WORK INSTRUCTIONS:
a) Please rewrite the paragraph in the Coenzyme Q10 passage that begins "Effects of in ovo injection of Q10 on hatchability" as a short bulleted list that keeps its main facts.
b) In the Coenzyme Q10 passage, on which day of incubation were the eggs injected?
c) Go on with the Coenzyme Q10 passage, starting after its final sentence.

Majid Kalantar, Seyed Mahdi Hosseini, Mohammad Reza Hosseini, Mohammad Hassan Kalantar, Farmanullah, Li Guo Yang, "Effects of In Ovo Injection of Coenzyme Q10 on Hatchability, Subsequent Performance, and Immunity of Broiler Chickens", BioMed Research International, vol. 2019, Article ID 7167525, 8 pages, 2019. https://doi.org/10.1155/2019/7167525
Effects of In Ovo Injection of Coenzyme Q10 on Hatchability, Subsequent Performance, and Immunity of Broiler Chickens
Effects of in ovo injection of Q10 on hatchability, performance (feed intake (FI), body weight gain (BWG), feed/gain ratio (F/G)) traits, and immune status of Ross × Ross 308 broiler chicks, hatched from eggs laid by a 38-week-old breeder flock, were determined through 42 days after hatch. Eggs containing live embryos were injected in the amnion with 0.1 and 0.2 mL Q10 solution on day 18 of incubation. Two controls groups were included as sham and/or as an uninjected group. At 28 and 42 days of age, performance traits, serum enzyme activity, weights of immune organs, and serum antibody titer of viral diseases were determined. Results were shown that hatchability % increased by Q10 on average of 6.54% (P≤0.025) and body weight/egg weight after hatching increased up to 4.74% (P≤0.002), compared with uninjected and sham controls. Injection of Q10 at different levels led to significant increases (P≤0.001) in performance traits all over the rearing period (P<0.05). Weight of immune organs significantly improved compared to uninjected and sham controls (P<0.05). In addition, serum antibody titers of viral diseases as well as serum enzyme activity of AST, ALT, CAT, and SOD were significantly changed by Q10 treated groups than controls (P≤0.01). In conclusion, in ovo injection of Q10 at levels of 0.1 and 0.2 mL led to significant increases in hatchability%, internal egg characteristics, and performance parameters as well as serum enzyme activity, weight of immune organs, and serum antibody titer of ND, AI, and IBD diseases.

GIVEN ENTRIES:
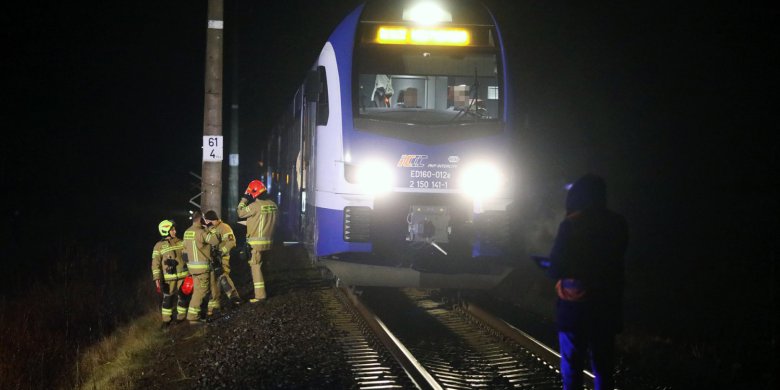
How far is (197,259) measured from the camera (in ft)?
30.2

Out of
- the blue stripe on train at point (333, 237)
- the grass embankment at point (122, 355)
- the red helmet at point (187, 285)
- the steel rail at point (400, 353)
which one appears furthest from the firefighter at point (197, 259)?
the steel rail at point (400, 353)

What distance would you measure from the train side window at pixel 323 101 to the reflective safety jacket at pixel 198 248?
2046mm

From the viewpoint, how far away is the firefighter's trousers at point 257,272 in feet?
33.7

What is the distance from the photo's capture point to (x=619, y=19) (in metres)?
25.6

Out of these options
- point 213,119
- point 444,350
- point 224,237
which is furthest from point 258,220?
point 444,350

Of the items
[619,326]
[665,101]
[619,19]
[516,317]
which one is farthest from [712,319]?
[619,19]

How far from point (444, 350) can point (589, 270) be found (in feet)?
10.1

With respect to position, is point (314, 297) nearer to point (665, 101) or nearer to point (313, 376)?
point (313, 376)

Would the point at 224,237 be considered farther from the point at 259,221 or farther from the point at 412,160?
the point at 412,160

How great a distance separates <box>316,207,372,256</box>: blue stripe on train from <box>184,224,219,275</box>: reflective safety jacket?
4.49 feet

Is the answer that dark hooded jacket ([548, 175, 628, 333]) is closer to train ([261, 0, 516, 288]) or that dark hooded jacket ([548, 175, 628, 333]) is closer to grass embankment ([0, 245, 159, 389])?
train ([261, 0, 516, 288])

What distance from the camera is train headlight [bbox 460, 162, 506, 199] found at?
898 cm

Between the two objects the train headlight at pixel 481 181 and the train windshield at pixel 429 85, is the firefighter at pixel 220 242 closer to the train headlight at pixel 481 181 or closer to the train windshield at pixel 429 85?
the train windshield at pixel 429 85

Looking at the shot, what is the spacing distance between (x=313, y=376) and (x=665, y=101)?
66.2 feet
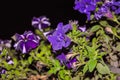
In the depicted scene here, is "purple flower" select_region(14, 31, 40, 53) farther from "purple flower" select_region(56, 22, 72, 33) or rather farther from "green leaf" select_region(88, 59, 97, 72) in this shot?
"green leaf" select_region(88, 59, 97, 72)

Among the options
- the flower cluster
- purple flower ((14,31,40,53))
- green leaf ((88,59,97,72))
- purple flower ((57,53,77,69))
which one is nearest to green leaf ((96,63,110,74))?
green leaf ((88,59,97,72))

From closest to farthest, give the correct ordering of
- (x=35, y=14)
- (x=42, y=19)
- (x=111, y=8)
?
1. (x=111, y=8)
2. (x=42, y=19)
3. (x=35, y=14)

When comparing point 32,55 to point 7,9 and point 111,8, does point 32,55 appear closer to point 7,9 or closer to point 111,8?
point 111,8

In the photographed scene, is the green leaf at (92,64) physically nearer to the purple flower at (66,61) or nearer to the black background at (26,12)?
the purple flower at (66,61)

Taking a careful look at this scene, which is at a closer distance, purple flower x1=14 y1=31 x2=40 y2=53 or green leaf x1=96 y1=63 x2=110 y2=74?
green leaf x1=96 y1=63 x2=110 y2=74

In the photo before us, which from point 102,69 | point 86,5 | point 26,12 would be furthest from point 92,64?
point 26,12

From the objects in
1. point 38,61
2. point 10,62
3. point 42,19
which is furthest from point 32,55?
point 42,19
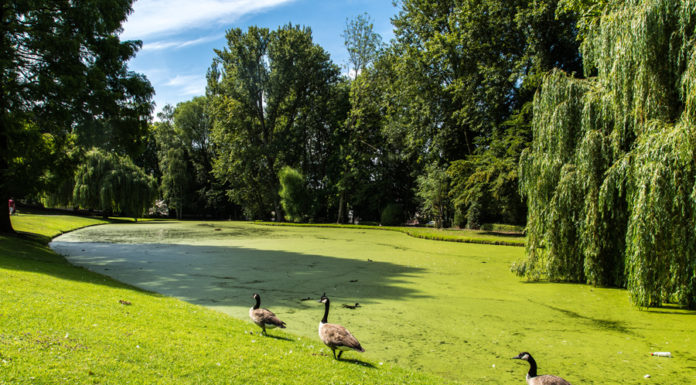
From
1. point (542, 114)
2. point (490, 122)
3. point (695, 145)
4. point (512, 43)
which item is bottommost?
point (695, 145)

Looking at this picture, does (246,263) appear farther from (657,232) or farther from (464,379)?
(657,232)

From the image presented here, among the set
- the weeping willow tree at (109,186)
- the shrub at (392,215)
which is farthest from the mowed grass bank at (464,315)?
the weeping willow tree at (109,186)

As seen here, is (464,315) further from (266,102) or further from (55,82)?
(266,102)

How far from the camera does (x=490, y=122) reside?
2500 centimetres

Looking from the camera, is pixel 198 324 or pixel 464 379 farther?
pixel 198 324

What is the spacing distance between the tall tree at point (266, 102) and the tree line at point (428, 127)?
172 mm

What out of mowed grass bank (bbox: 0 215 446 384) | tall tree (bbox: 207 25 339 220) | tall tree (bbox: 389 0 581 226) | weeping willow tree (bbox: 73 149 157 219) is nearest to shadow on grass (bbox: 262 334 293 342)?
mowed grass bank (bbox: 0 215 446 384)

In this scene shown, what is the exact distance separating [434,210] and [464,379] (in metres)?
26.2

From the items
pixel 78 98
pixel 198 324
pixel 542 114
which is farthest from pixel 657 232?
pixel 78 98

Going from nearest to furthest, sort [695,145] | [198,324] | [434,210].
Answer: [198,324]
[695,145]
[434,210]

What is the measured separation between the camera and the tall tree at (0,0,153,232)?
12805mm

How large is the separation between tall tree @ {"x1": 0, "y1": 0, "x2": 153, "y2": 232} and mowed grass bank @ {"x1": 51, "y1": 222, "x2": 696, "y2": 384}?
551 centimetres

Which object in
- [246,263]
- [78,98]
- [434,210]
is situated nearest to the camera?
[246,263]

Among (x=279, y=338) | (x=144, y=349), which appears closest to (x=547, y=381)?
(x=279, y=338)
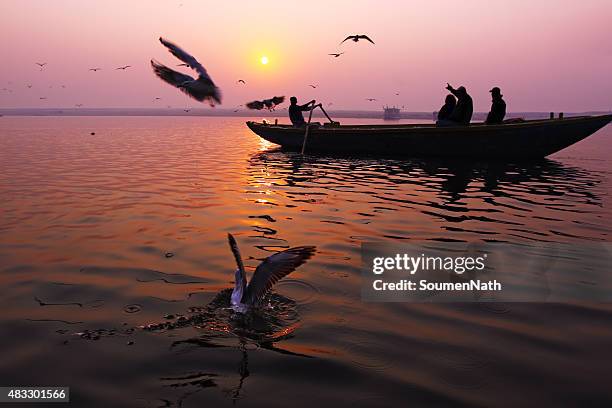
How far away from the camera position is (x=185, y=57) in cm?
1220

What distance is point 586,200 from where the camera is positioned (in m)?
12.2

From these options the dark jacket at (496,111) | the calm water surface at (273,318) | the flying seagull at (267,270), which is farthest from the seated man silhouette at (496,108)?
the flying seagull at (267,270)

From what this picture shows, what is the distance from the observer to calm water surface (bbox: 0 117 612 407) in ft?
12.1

* * *

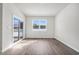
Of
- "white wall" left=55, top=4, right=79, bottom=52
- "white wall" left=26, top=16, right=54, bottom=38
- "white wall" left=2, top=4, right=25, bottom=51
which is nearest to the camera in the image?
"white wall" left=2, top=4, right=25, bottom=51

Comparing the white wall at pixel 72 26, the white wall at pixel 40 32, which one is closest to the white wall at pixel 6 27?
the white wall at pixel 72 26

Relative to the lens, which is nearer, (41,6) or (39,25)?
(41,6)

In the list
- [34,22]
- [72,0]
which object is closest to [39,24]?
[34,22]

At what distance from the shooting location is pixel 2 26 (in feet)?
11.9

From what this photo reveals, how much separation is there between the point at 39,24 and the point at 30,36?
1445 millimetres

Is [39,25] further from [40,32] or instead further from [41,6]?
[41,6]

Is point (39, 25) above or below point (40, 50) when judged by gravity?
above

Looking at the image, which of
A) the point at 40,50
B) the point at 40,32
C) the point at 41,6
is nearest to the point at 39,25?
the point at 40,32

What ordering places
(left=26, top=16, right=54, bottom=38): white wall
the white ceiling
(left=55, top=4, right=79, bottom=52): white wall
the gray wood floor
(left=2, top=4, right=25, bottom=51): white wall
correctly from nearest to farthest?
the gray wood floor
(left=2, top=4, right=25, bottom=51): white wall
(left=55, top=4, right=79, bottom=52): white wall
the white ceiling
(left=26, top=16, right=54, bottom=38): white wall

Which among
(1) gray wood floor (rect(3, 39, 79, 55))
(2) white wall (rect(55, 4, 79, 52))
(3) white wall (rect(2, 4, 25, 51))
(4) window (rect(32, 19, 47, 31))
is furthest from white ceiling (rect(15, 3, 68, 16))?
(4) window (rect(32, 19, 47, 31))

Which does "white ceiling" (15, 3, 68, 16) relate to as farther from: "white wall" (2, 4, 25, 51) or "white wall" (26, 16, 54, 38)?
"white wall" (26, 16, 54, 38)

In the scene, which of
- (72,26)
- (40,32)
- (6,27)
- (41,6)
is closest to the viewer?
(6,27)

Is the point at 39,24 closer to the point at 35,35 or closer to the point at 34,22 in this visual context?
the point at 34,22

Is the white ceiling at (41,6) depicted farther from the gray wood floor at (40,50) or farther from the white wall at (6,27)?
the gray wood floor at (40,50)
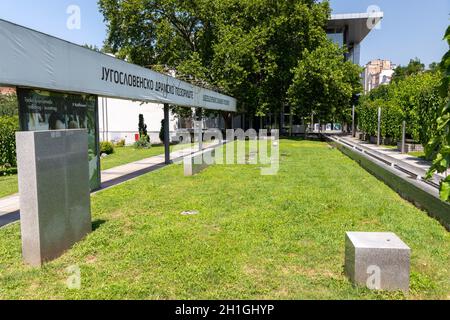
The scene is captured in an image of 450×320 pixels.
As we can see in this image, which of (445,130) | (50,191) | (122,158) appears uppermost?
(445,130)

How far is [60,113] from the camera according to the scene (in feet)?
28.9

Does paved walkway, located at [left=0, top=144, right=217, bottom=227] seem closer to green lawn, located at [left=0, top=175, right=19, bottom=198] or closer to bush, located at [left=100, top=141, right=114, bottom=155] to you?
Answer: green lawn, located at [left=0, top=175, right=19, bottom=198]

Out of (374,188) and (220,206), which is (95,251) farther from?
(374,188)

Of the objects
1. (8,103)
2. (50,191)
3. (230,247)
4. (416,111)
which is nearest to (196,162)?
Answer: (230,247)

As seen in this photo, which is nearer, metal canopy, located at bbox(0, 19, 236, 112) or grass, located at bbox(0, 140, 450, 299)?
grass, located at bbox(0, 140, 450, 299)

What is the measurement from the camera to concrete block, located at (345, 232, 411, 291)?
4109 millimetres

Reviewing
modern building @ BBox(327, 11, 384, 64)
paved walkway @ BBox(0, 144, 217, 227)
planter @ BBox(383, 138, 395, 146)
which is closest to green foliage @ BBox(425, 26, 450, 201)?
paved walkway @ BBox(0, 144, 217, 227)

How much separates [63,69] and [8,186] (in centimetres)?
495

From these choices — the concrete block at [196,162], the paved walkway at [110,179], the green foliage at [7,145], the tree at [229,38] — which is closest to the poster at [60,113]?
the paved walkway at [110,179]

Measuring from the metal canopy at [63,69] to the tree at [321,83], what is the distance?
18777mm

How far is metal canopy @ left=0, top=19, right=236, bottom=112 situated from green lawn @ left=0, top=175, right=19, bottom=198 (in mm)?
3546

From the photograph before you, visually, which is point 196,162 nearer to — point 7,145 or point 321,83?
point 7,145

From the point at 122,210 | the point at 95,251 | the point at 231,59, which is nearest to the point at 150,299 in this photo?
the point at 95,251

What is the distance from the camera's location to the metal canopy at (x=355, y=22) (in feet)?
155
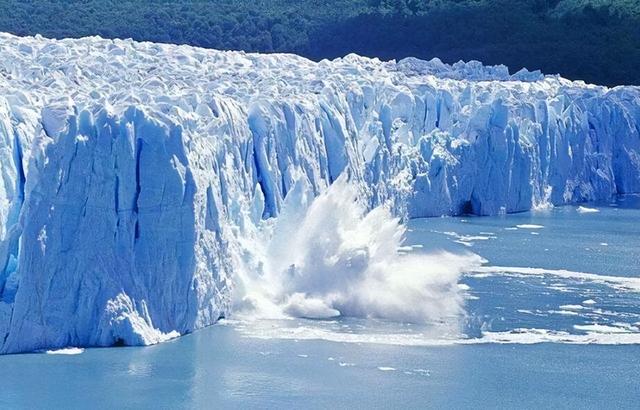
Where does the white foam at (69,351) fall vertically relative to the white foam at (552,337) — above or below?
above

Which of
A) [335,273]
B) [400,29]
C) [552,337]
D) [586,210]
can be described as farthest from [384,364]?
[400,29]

---

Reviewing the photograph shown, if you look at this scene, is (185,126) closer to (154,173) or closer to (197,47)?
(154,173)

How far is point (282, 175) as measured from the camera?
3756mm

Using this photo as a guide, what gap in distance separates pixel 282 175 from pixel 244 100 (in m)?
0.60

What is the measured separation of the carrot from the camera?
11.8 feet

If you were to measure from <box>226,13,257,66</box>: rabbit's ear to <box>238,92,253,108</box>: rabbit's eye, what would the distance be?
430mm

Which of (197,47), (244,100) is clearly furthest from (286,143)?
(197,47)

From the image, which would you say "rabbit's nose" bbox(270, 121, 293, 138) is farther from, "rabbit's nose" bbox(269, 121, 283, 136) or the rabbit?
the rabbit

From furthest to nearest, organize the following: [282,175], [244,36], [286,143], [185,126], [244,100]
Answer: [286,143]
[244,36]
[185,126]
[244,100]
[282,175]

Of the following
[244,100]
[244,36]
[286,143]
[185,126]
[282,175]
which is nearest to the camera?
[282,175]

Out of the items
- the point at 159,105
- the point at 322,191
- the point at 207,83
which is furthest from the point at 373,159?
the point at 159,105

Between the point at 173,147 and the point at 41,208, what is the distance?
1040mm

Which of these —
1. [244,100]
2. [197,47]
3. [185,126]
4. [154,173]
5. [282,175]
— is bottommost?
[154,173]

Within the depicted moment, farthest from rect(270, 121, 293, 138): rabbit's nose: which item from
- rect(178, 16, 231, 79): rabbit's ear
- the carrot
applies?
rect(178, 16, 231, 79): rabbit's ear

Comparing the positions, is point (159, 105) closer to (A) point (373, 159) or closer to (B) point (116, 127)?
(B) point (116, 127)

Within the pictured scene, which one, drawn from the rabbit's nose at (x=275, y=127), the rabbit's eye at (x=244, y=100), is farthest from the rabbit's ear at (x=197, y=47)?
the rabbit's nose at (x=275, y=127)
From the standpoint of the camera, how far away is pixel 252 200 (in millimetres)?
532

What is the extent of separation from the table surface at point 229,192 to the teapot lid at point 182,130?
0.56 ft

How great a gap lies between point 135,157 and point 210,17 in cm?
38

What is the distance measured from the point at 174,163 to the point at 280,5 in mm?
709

YOUR RESPONSES:
a)
- The study followed Ross × Ross 308 broiler chicks, hatched from eggs laid by a 38-week-old breeder flock, through 42 days after hatch.
- On day 18 of incubation, eggs containing live embryos were injected in the amnion with 0.1 or 0.2 mL of Q10 solution. A sham group and an uninjected group served as controls.
- At 28 and 42 days of age, the study measured performance traits, serum enzyme activity, immune organ weights, and serum antibody titers of viral diseases.
- Compared with both controls, Q10 raised hatchability by an average of 6.54% and body weight/egg weight after hatching by up to 4.74%.
- Q10 significantly increased performance traits throughout the rearing period and improved immune organ weights.
- Serum antibody titers and serum AST, ALT, CAT, and SOD activity changed significantly in Q10 groups compared with controls.
- The study concluded that both levels significantly increased hatchability, internal egg characteristics, performance, serum enzyme activity, immune organ weight, and antibody titers of ND, AI, and IBD.

b) On day 18 of incubation.

c)
The physiological role of coenzyme Q10 (CoQ10) or ubiquinone is a vitamin-like substance which is the coenzyme for mitochondrial enzymes (complexes I, II, and III) through the inner membrane . Mitochondrial enzymes are essential to oxidize nutrients as a key component of oxidative phosphorylation in the mitochondria and the production of the high-energy phosphate compound (ATP), upon which all cellular functions are facilitated [2, 3]. Besides its bioenergetic function in mitochondrial respiratory chain, CoQ10 is also present in several subcellular fractions or in plasma lipoproteins, where it acts as a powerful lipid-soluble antioxidant [2, 4]. Protective effects of CoQ10 administration were found in experimental models against the deteriorative effect induced by free radicals all over the body cells . Coenzyme Q10, as a potent antioxidant, acts by scavenging reactive oxygen species (ROS) for protecting the embryo against oxidative damage in many degenerative diseases .
Development of broiler embryos and hatched chickens are influenced by the yolk nutrient storage. Yolk is the main source of lipids in the egg which supply energy for early development of embryo by oxidative phosphorylation . During initial growth of embryo, rapid oxidative metabolism leads to production of large quantity of free radicals which could be dangerous to embryo . Antioxidants are a critical defense against free radicals, but freshly laid eggs, especially those from birds fed low quality diets, were found to have low concentrations of antioxidants. Thereupon, in ovo injection of antioxidants during incubation may enhance antioxidant qualification of the chicken embryo . Also depression of immunity system due to failure of vaccination, widespread of infectious diseases, and unusual administration of antibiotics lead to impressing immunity responses , while malfunction of antioxidant system inside the egg or in the chicken body leads to lower hatchability and subsequent performances . It is well demonstrated that the ratio of esterified short-chain fatty acids is the highest in the tissues of avian embryos on day 18 of incubation, indicating the importance of fatty acid oxidation for energy production in embryos . During the end stage of incubation, especially during the maturate stage, the embryo expends increased amounts of energy . Therefore, the egg coQ10 concentration could be a limiting factor for the β-oxidation of fatty acids during emergence from the eggshell. At such times, exogenous supplementation of coQ10 could to be advantageous.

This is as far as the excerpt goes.